Implementing science-based liveness detection helps by distinguishing real humans from synthetic representations, such as deepfakes. Biometric systems should not be static, but rather combine continuous monitoring with anomaly detection to spot unusual behaviors that may indicate an attack.
Advanced technical measures, including dynamic liveness checks and active threat intelligence, are crucial for identifying synthetic media. The question of “Is this person really who they say they are?”, lies at the heart of digital identity and it will become more important as online interactions expand.
What are the biggest threats facing digital identities today, and how can businesses prepare themselves and their customers for what’s next?
Forrest: The biggest threats to digital identity today come from AI-driven fraud like deepfakes, digital injection attacks, and synthetic identities. For example, in synthetic identity fraud, criminals piece together fragments of real information like names, addresses, or ID numbers, to fabricate entirely new identities. These “partly real, partly fake” profiles are notoriously hard to detect, slipping past many of the verification checks used by platforms.
But what’s particularly dangerous is the speed at which these threats evolve. Generative AI is now capable of producing convincing fake faces or even entire personas in seconds, and injection attacks allow fraudsters to bypass the camera entirely, slipping synthetic media straight into the authentication process. These threats are evolving too quickly for legacy tools like passwords, SMS OTPs, or even static selfie checks to keep up.
In Asia Pacific, the challenge is magnified. Mobile-first markets and the acceleration of digital onboarding mean fraudsters can launch scalable, cross-border attacks against banks, government services, and e-commerce platforms with unprecedented ease.

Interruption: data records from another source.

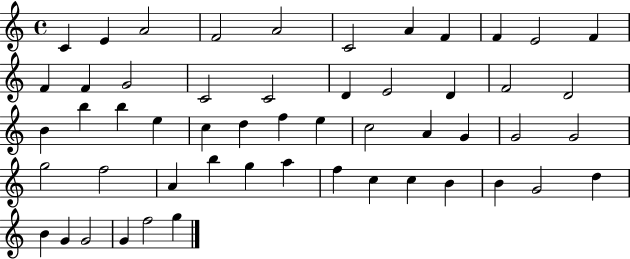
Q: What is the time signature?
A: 4/4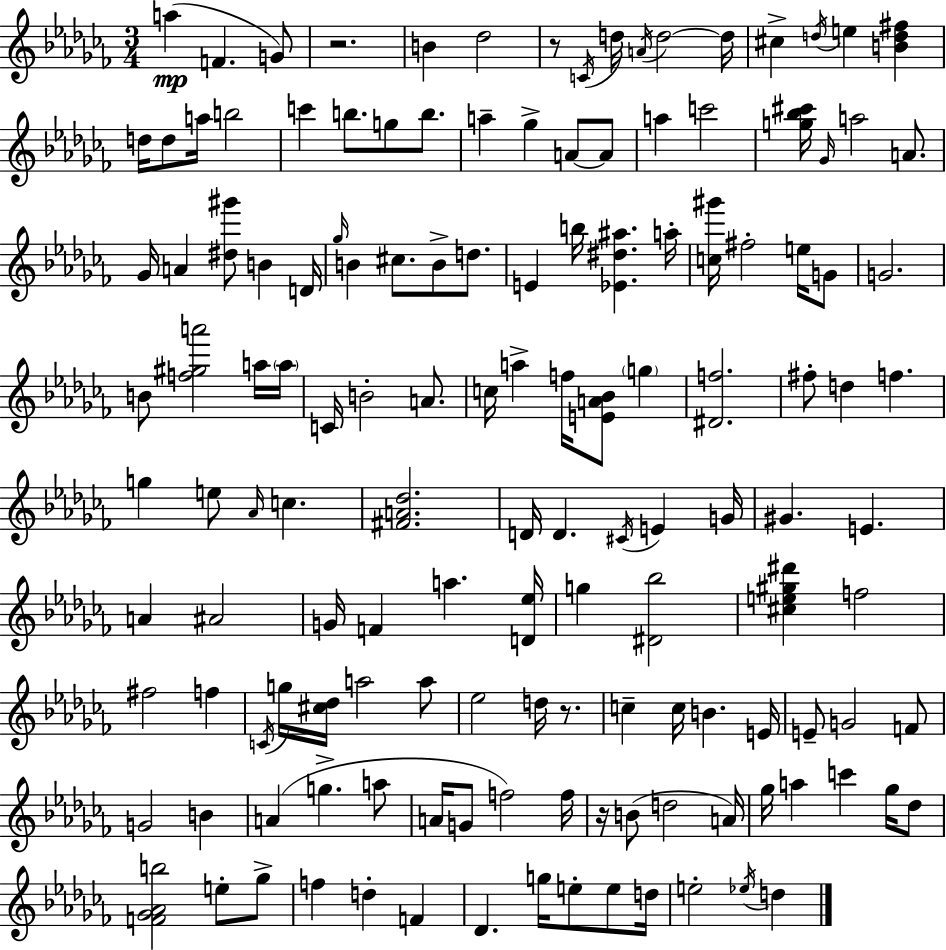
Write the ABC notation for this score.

X:1
T:Untitled
M:3/4
L:1/4
K:Abm
a F G/2 z2 B _d2 z/2 C/4 d/4 A/4 d2 d/4 ^c d/4 e [Bd^f] d/4 d/2 a/4 b2 c' b/2 g/2 b/2 a _g A/2 A/2 a c'2 [g_b^c']/4 _G/4 a2 A/2 _G/4 A [^d^g']/2 B D/4 _g/4 B ^c/2 B/2 d/2 E b/4 [_E^d^a] a/4 [c^g']/4 ^f2 e/4 G/2 G2 B/2 [f^ga']2 a/4 a/4 C/4 B2 A/2 c/4 a f/4 [EA_B]/2 g [^Df]2 ^f/2 d f g e/2 _A/4 c [^FA_d]2 D/4 D ^C/4 E G/4 ^G E A ^A2 G/4 F a [D_e]/4 g [^D_b]2 [^ce^g^d'] f2 ^f2 f C/4 g/4 [^c_d]/4 a2 a/2 _e2 d/4 z/2 c c/4 B E/4 E/2 G2 F/2 G2 B A g a/2 A/4 G/2 f2 f/4 z/4 B/2 d2 A/4 _g/4 a c' _g/4 _d/2 [F_G_Ab]2 e/2 _g/2 f d F _D g/4 e/2 e/2 d/4 e2 _e/4 d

The answer lies in building trust into identity verification. That means ensuring systems can distinguish a genuine, live human from a spoof, replay, or digital injection attempt and that verification happens in real time. Those checks are critical in stopping the kinds of AI-enabled attacks we’re now seeing.
At the same time, security must go hand in hand with usability. Biometric systems must work not only for tech-savvy users but also for older generations, people with lower digital literacy, and those relying on basic smartphones. When identity verification feels both effortless and secure, trust builds naturally and adoption follows.